> _Direction a_
Copy out the lines of the dataset items, starting at the line that contains "Looking at the photograph, how" and ending with the final line of the records.

> _Passage given_
========

# NPT Riparium update



## Morgan Freeman (Jan 14, 2009)

Rrrrreeeady for fish!

Sorry about the hard water stains, didn't look so bad before the pics!


----------



## AshMashMash (Oct 28, 2007)

That is looking lovely Mr!


----------



## Morgan Freeman (Jan 14, 2009)

Faaaaaannkz


----------



## caribe (Mar 21, 2010)

Looks really nice, what you putting in?


----------



## Stan193 (May 27, 2009)

Is that quite dark below the surface or is it just how the picture has turned out? The plants look very healthy down there.


----------



## Morgan Freeman (Jan 14, 2009)

It's dark. All 3 sides are painted black.


----------



## Morgan Freeman (Jan 14, 2009)

Just added some Flame Tetras.


----------



## DreamFish (Jan 18, 2012)

Is it just a plant only - no filter aquarium? If so, good idea and good luck keeping the parameters down. What size tank is it?


----------



## Morgan Freeman (Jan 14, 2009)

DreamFish said:


> Is it just a plant only - no filter aquarium? If so, good idea and good luck keeping the parameters down. What size tank is it?


Yes.

Around 110 Litres.


----------



## Morgan Freeman (Jan 14, 2009)

I *think* there's enough plants in there, certainly more than some people I've seen with natural planted tanks. I also have the roots from the riparium plants sucking up crap. I've trimmed the hygro recently so that should be growing in again soon.


----------



## jaykickboxer (Feb 11, 2008)

Morgan Freeman said:


> I *think* there's enough plants in there, certainly more than some people I've seen with natural planted tanks. I also have the roots from the riparium plants sucking up crap. I've trimmed the hygro recently so that should be growing in again soon.


Looks the nuts mate


----------



## DreamFish (Jan 18, 2012)

You adding more fish? You've got quite the choice.


----------



## Morgan Freeman (Jan 14, 2009)

DreamFish said:


> You adding more fish? You've got quite the choice.

========

Dataset items
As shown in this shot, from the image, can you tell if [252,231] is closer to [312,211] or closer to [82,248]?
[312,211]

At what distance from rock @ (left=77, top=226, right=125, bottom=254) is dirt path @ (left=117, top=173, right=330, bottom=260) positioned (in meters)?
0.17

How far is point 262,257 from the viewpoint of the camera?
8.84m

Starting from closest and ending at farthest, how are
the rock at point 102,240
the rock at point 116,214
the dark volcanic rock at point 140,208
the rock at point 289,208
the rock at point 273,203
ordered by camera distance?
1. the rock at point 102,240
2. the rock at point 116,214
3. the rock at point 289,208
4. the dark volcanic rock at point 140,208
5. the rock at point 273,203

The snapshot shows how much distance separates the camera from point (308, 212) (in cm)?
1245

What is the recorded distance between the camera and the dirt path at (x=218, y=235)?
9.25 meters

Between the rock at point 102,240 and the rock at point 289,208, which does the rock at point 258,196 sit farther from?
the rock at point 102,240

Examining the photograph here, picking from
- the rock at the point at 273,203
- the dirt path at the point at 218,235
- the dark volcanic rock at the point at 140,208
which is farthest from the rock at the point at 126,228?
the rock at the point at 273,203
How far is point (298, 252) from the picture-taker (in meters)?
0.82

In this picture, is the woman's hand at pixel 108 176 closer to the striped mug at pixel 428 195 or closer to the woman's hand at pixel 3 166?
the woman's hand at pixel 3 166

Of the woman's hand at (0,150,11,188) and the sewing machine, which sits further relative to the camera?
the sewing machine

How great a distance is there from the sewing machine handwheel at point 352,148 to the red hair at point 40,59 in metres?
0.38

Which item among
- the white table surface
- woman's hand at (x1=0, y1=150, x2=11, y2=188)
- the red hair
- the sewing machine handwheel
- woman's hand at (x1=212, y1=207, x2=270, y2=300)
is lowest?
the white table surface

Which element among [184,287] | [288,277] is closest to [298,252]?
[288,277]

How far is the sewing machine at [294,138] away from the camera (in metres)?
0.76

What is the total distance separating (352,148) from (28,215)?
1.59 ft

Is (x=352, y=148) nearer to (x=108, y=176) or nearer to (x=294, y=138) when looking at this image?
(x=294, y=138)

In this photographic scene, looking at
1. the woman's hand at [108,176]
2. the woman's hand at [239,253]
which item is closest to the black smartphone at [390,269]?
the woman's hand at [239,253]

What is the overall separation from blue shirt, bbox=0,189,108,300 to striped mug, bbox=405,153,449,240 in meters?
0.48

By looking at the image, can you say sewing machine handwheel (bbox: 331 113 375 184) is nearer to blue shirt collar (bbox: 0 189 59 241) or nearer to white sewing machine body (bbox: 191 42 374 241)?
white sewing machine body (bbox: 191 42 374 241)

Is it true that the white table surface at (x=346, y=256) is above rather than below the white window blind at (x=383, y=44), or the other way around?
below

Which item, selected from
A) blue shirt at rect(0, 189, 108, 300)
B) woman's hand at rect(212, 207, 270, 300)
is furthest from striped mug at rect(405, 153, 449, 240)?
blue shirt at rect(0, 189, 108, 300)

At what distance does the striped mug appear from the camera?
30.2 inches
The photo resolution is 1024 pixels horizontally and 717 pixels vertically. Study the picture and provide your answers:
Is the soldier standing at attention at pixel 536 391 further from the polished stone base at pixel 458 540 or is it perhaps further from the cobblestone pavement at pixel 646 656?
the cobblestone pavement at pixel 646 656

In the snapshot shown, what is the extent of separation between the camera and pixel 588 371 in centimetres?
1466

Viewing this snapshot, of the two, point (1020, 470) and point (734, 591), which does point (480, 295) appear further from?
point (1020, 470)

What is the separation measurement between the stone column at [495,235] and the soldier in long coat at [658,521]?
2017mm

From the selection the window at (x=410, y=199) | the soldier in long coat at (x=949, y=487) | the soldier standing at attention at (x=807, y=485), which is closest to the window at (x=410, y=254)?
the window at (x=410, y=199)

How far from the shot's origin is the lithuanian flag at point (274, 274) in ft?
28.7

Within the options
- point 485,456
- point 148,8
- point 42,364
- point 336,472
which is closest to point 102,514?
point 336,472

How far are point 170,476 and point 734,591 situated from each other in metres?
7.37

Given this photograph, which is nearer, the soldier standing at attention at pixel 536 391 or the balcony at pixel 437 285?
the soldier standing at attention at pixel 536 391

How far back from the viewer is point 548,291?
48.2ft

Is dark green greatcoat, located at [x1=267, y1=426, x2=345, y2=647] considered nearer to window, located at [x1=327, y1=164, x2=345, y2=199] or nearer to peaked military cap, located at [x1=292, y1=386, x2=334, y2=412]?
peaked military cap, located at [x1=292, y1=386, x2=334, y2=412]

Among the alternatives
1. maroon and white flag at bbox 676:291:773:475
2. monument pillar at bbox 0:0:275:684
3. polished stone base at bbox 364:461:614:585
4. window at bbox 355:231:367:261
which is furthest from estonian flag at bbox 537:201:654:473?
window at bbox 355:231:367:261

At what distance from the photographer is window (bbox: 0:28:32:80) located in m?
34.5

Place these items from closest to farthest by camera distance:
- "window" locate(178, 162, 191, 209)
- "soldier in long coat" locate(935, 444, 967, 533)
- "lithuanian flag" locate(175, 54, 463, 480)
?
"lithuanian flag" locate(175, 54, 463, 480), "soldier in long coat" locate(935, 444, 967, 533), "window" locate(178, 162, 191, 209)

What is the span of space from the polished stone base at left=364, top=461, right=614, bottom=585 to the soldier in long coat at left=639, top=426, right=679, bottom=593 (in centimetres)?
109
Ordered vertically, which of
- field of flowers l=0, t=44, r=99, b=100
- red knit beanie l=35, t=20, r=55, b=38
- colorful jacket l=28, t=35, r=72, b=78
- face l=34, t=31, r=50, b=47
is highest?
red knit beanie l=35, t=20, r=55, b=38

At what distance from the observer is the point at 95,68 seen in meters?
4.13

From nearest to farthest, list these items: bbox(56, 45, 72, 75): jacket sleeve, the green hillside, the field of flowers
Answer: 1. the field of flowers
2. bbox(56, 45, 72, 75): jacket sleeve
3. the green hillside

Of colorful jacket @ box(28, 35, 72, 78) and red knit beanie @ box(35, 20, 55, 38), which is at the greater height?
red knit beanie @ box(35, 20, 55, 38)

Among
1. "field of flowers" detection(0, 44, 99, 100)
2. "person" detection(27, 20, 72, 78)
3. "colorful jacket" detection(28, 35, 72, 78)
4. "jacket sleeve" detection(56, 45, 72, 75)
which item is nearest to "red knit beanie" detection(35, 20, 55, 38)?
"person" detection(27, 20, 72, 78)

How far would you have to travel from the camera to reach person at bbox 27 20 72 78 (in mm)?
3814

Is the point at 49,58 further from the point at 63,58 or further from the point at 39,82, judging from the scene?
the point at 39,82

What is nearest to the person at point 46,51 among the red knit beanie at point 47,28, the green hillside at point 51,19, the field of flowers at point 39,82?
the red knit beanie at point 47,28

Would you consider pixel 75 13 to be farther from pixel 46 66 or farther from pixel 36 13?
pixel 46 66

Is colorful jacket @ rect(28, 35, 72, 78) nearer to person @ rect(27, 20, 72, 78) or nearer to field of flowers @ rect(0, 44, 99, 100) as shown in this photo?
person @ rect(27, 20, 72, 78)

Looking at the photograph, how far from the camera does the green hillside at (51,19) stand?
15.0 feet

========

> _Direction b_
Answer these questions using the riparium thread:
(i) How many sides of the tank are painted black?
(ii) What fish were added to the tank?
(iii) Roughly how many liters does the tank hold?

> _Complete output a_
Looking at the photograph, how far from the camera does the green hillside at (51,19) stand?
15.0 feet

> _Complete output b_
(i) Three
(ii) Flame Tetras
(iii) Around 110 liters